||10-10-2012 07:45 PM
Alrighty, first thing I would suggest is start reading. Palmer's How to Brew is available free online if you look for it...its an older version so the information is a little dated, but plenty to get you going. Then do a search here and find some threads to lead you to some other good books.
Next, get rid of the notion of a secondary, save for a few specific areas they are pretty much pointless in home brewing. Let the beer ferment and finish in the primary and then go to bottle. If everything goes right you should hit you finished gravity in under 7 days. After that I leave it on the yeast for a minimum of 10 days but usually longer to clean up fermentation byproducts...once you remove it from the yeast this cannot be done and is the cause of many people's off flavors, along with moving the beer too much and running into oxygen related issues.
Now, optimal yeast for your situation, I would go with your basic Wyeast 1056, White Labs Cal Ale 001, Safale US-05 (all the same).

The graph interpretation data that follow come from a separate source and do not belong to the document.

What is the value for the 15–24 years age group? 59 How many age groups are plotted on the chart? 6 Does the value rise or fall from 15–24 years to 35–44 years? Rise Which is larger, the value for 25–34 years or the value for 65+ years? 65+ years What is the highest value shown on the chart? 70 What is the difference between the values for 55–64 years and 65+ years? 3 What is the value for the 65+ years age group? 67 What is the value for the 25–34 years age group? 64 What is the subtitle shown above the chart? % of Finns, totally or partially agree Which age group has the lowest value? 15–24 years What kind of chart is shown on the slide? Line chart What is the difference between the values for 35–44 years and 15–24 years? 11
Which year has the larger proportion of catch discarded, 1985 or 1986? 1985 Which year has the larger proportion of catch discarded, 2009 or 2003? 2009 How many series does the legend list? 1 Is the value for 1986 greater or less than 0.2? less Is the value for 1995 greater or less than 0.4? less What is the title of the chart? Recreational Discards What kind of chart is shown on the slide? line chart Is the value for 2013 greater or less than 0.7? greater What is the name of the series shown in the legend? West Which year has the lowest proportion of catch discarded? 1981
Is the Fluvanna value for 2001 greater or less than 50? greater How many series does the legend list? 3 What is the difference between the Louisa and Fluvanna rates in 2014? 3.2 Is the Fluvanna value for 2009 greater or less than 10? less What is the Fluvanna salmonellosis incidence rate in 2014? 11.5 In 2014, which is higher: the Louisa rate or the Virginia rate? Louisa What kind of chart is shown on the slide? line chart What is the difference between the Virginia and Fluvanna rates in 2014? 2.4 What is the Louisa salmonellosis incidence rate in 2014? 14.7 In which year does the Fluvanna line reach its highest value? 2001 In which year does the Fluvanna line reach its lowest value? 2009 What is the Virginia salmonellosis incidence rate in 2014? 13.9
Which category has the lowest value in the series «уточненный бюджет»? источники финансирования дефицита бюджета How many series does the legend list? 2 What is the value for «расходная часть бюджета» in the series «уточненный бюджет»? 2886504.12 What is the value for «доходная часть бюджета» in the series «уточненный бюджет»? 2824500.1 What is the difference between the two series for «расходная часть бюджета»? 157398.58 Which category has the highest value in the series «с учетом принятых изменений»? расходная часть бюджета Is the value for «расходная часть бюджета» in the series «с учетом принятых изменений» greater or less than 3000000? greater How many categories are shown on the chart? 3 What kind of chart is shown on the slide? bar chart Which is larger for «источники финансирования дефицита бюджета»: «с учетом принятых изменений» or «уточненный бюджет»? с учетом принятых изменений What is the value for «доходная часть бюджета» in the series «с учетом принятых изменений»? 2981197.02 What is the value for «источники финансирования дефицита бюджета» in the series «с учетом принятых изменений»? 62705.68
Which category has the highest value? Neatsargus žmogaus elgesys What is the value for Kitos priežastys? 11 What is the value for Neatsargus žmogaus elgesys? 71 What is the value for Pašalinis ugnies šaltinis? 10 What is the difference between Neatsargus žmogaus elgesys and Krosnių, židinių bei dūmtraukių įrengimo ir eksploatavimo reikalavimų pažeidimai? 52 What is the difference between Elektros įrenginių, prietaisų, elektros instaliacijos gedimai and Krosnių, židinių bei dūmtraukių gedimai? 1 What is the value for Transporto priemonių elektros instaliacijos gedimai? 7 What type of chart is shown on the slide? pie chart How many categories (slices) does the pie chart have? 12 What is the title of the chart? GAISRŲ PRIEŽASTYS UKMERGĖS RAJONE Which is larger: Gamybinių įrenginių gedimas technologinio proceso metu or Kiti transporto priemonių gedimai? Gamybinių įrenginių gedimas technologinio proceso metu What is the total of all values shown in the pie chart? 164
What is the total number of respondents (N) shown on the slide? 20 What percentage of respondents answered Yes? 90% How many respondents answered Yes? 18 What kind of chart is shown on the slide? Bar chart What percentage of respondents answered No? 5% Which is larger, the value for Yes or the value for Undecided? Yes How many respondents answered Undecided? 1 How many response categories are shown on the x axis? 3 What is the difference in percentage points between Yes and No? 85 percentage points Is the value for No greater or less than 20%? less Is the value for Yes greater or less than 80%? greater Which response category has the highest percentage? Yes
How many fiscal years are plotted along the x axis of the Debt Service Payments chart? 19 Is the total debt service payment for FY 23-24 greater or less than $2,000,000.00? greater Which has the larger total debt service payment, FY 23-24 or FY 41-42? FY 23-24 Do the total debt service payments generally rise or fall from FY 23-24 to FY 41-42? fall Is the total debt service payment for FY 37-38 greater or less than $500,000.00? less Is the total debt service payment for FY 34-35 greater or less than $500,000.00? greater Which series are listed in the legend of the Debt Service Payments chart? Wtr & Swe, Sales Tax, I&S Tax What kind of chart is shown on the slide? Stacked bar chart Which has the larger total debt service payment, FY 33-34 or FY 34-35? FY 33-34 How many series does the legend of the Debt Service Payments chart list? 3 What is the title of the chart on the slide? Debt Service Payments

Why this strain? It is robust and has a clean flavor profile so its impact to the final product will be minimal.
As far as a yeast starter, look up Mr. Malty and read up on JZ's yeast starter, that is a good primer. It does a couple of things, makes sure the yeast is viable, multiplies cell count, and gets their health up so you get the best possible fermentation.
Krausen is the foamy head on top of the beer during fermentation. High krausen is simply referring to when that reaches its peak and means the yeast are actively tearing into the sugars which is exactly the state you want them in if they are to hit the beer running (which they need to be if you are going to get a stuck ferment going). Obviously, you can't know when the krausen is at its absolute peak, so I would just wait until you have a good 1" head and call it good.
Here is what I would do if all I had to work with is basic home stuff...start by warming up the beer if you can. Steal your wife's heating pad and put it to good use. Go to your LHBS and pickup some yeast nutrient, light dry malt extract, and a pack or two of US-05 (in this instance you want to over pitch). Go home and make a 500-750 ml starter solution of 1.035 (roughly 10 grams of DME for every 100 ml of water) with some yeast nutrient added. Cool it to room temp, pour into a sanitized (don't use bleach us something like starsan) ball canning jar, and add the yeast (make sure to rehydrate). Loosely fit the lid on so that it can breath and then regularly agitate it until the krausen looking solid and then swirl it up and pitch it into the porter and cross your fingers that it will get going to finish it off.